__Directive__. Rewrite the passage on the Champ de Mars starting at "The Champ de" and ending at "art of war.", putting "Napoleon Bonaparte" wherever "Napoleon" appears.

__Excerpted passage__.
-- START --
The Champ de Mars (Field of Mars) is a large stretch of green area in Paris, located in the 7th arrondissement, southeast of the Eiffel Tower and northwest of the École Militaire. The park got its name after an area in Rome known as Campus Martius, which was dedicated to the Roman god of war. The reason why it was named so is because this site was previously used as the training grounds of the French military, mostly members of the military school, École Militaire. This fenced area could accommodate up to 10,000 men at a time. Between 1784 and 1785, a young Napoleon was schooled here in the art of war.
-- END --
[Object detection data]
-- START --
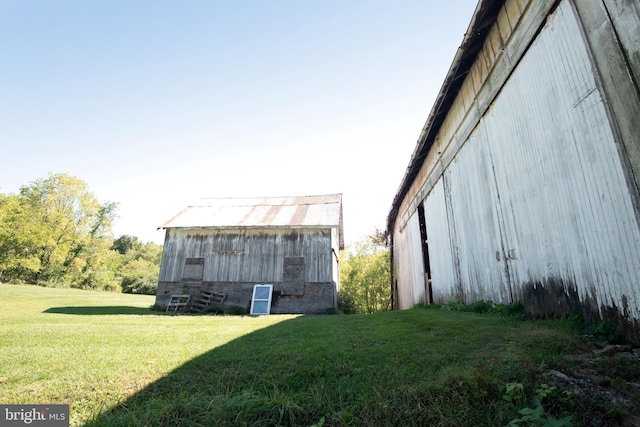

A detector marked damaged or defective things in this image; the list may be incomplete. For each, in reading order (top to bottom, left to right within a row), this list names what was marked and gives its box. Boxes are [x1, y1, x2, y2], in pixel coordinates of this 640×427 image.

rusty metal roof panel [162, 196, 342, 232]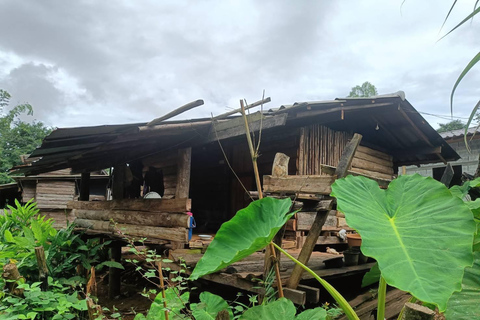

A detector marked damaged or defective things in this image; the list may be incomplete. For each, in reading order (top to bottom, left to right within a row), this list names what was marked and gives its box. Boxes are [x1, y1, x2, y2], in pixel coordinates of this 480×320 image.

broken roof section [13, 91, 460, 176]
damaged roof [13, 91, 460, 176]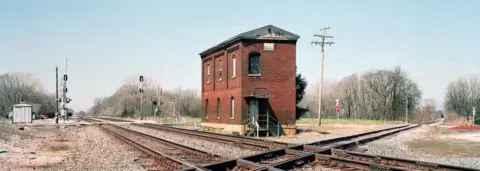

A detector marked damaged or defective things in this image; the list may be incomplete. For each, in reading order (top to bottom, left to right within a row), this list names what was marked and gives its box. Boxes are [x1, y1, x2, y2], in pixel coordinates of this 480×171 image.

rusty rail surface [99, 124, 225, 167]
rusty rail surface [132, 123, 288, 151]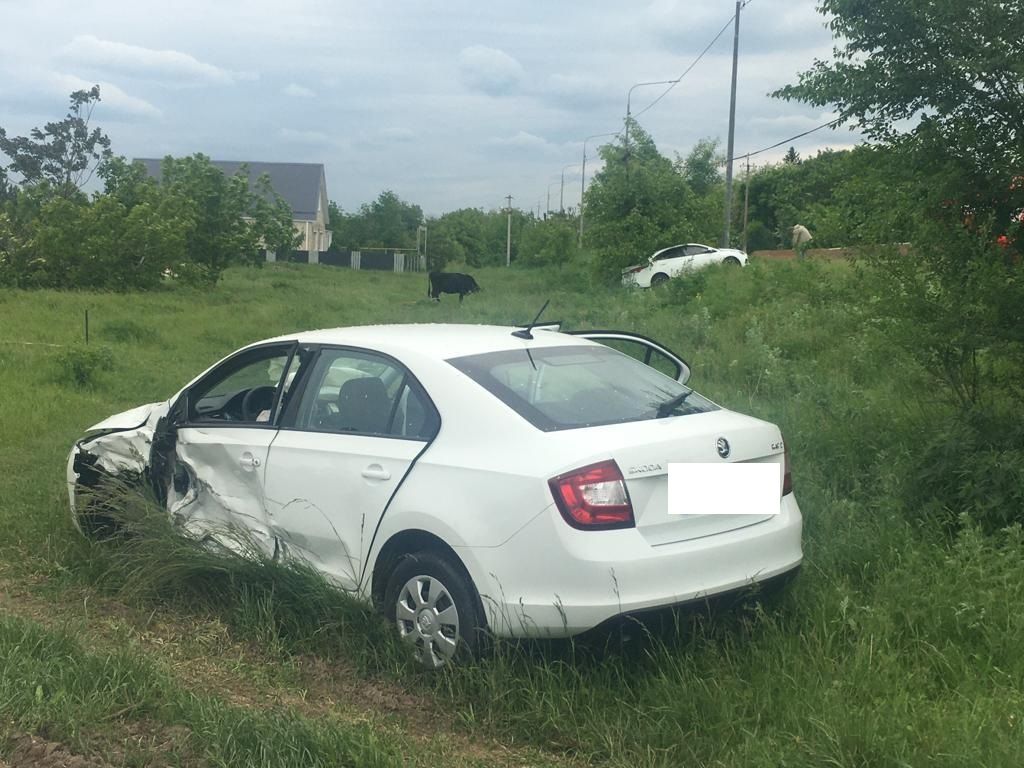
-- END --
__Worked solution__.
The Champ de Mars (Field of Mars) is a large stretch of green area in Paris, located in the 7th arrondissement, southeast of the Eiffel Tower and northwest of the École Militaire. The park got its name after an area in Rome known as Campus Martius, which was dedicated to the Roman god of war. The reason why it was named so is because this site was previously used as the training grounds of the French military, mostly members of the military school, École Militaire. This fenced area could accommodate up to 10,000 men at a time. Between 1784 and 1785, a young Napoleon Bonaparte was schooled here in the art of war.